╭─ Passage to read

- Xhixho in 1963
- Born: April 3, 1920 Suhë, Lunxhëri, Gjirokastër, Albania
- Died: November 29, 2002 (aged 82) Tirana, Albania
- Branch: Antifascist National Liberation Movement (LANÇ) National Liberation Army (UNÇ) Albanian National Army Albanian People's Army
- Service years: 1941–1977
- Rank: Major General
- Commands: "Thoma Lula" Battalion ("Çamëria" Battalion) XIX Assault Brigade I Infantry Division VIII Infantry Division V Infantry Division XXII Autonomous Brigade V Mountain Infantry Brigade Unified School of Officers Albanian Military Academy Director of the Combat Training Directorate at Ministry of Defense
- Conflicts: World War II Antifascist National Liberation War
- Education: Frunze Military Academy Voroshilov Military Academy
- Spouse: Sofika Pecani Xhixho
- Children: Vera Xhixho Piro Xhixho Sokol Xhixho

= Thoma Xhixho =

Albanian army leader and theorist (1920–2002)

Thoma Koço Xhixho (April 3, 1920 – November 29, 2002) was a major-general of the Albanian Army, military scientist, founder and first commander of the Albanian Military Academy. He is one of the framers of the Albanian Military Art, as well as the base documents and regulations for training in the Albanian Army. During World War II, Thoma Xhixho was one of the important leaders of the National Liberation Army (UNÇ). At the onset of the Antifascist National Liberation Movement (LANÇ) in Albania, he was one of its first members and one of the first commanders of the armed war against occupation forces.

╰─
╭─ Information provided

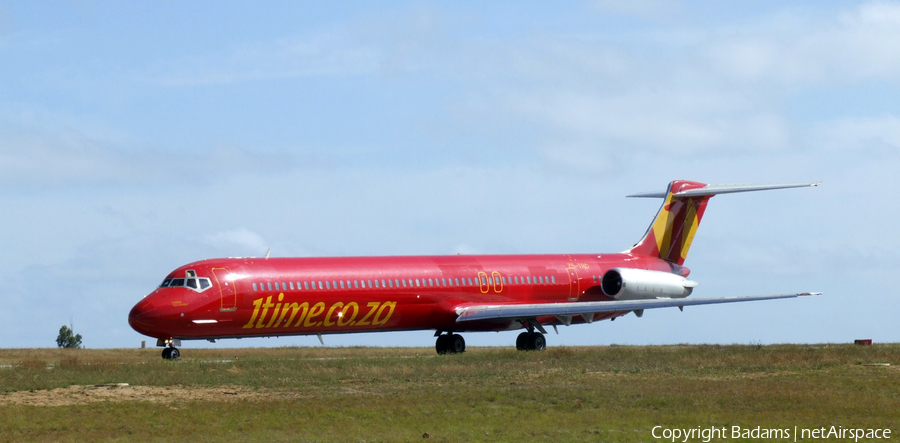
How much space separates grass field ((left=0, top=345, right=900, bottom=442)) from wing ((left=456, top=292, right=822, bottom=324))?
20.1ft

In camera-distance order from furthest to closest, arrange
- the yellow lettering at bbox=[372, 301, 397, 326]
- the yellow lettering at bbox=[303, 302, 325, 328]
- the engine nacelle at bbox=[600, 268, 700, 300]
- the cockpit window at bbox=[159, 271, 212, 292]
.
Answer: the engine nacelle at bbox=[600, 268, 700, 300], the yellow lettering at bbox=[372, 301, 397, 326], the yellow lettering at bbox=[303, 302, 325, 328], the cockpit window at bbox=[159, 271, 212, 292]

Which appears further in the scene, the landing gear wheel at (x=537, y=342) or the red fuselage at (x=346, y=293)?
the landing gear wheel at (x=537, y=342)

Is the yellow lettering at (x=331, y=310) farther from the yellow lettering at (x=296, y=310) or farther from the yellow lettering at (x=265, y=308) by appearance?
the yellow lettering at (x=265, y=308)

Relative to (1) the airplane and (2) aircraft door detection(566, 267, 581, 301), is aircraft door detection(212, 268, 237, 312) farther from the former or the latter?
(2) aircraft door detection(566, 267, 581, 301)

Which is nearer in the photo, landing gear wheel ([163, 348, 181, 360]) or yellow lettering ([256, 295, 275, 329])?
landing gear wheel ([163, 348, 181, 360])

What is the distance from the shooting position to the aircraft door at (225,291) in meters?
37.5

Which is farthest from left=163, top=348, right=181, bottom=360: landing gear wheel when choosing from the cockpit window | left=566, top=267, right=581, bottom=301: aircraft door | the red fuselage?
left=566, top=267, right=581, bottom=301: aircraft door

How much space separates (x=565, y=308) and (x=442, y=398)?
54.4 feet

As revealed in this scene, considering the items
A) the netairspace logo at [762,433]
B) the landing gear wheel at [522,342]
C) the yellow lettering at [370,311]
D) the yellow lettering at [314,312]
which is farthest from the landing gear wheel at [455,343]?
A: the netairspace logo at [762,433]

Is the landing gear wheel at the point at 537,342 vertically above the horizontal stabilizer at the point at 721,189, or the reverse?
the horizontal stabilizer at the point at 721,189

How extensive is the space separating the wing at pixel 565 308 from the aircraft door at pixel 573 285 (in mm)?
3081

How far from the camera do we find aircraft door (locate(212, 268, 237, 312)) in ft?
123

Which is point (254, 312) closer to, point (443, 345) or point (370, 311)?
point (370, 311)

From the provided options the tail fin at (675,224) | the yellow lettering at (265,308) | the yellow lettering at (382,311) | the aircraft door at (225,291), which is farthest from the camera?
the tail fin at (675,224)
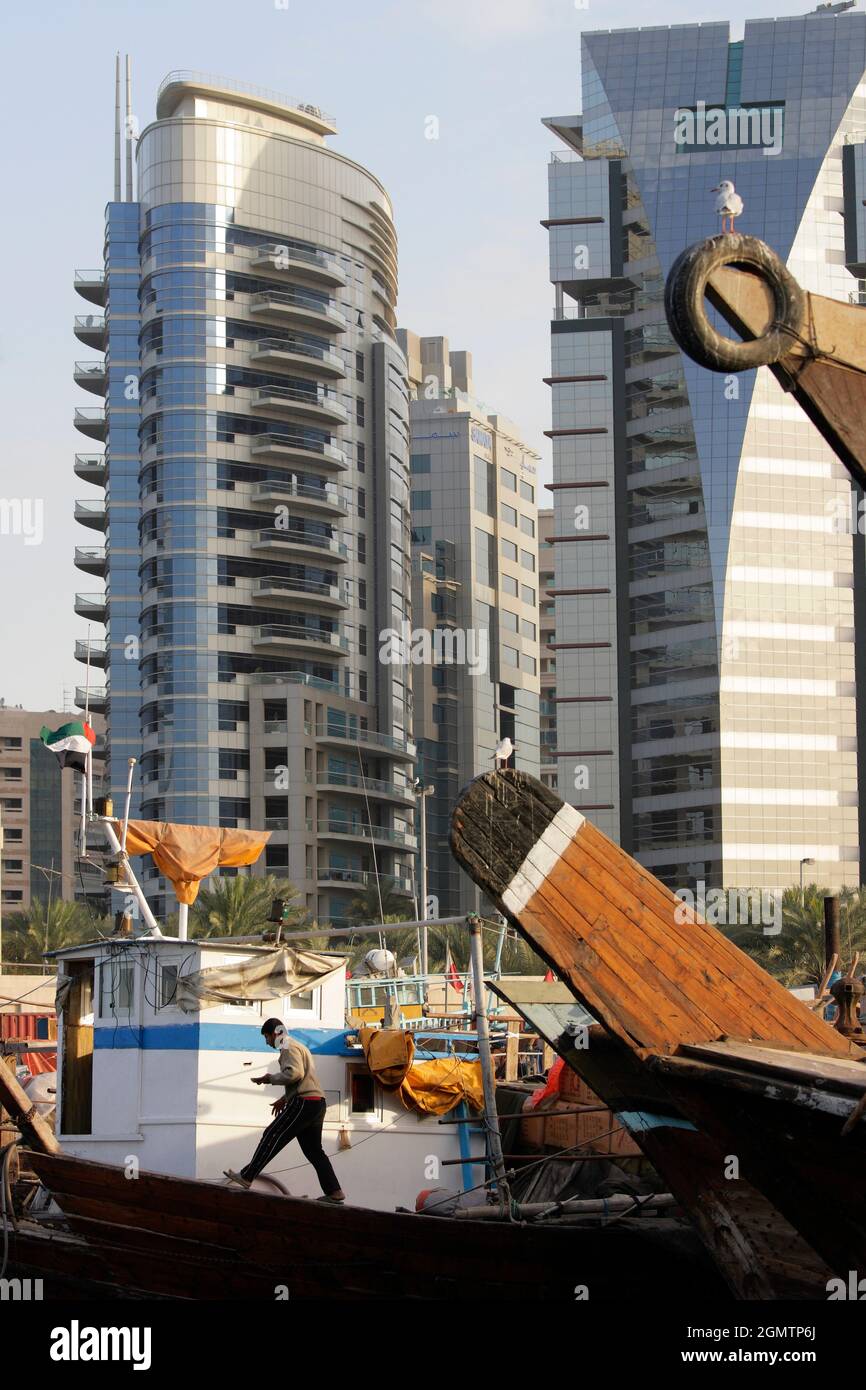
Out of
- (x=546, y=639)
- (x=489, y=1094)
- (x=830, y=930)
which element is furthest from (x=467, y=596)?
(x=489, y=1094)

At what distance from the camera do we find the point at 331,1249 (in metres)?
13.4

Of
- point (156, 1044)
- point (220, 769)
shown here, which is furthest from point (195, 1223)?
point (220, 769)

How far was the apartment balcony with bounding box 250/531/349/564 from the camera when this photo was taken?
89.2 meters

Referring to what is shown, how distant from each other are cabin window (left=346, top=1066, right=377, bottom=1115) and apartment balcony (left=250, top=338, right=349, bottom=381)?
76590mm

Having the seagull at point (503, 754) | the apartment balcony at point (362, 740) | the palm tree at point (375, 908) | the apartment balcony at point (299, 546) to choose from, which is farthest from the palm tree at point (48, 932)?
the seagull at point (503, 754)

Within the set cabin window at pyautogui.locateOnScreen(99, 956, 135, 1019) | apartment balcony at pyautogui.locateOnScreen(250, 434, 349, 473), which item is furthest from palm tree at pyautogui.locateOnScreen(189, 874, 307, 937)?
apartment balcony at pyautogui.locateOnScreen(250, 434, 349, 473)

╰─

▶ **What you need to do**
A) Translate this sentence from the Thoma Xhixho biography into Spanish: "He is one of the framers of the Albanian Military Art, as well as the base documents and regulations for training in the Albanian Army."
B) Extract the part of the Thoma Xhixho biography starting at "Albanian army leader" and ending at "against occupation forces.".
The listing has no connection to the Thoma Xhixho biography.

▶ **Completed exercise**
A) Es uno de los autores del Arte Militar Albanés, así como de los documentos básicos y los reglamentos para el entrenamiento en el Ejército Albanés.

B)
Albanian army leader and theorist (1920–2002)

Thoma Koço Xhixho (April 3, 1920 – November 29, 2002) was a major-general of the Albanian Army, military scientist, founder and first commander of the Albanian Military Academy. He is one of the framers of the Albanian Military Art, as well as the base documents and regulations for training in the Albanian Army. During World War II, Thoma Xhixho was one of the important leaders of the National Liberation Army (UNÇ). At the onset of the Antifascist National Liberation Movement (LANÇ) in Albania, he was one of its first members and one of the first commanders of the armed war against occupation forces.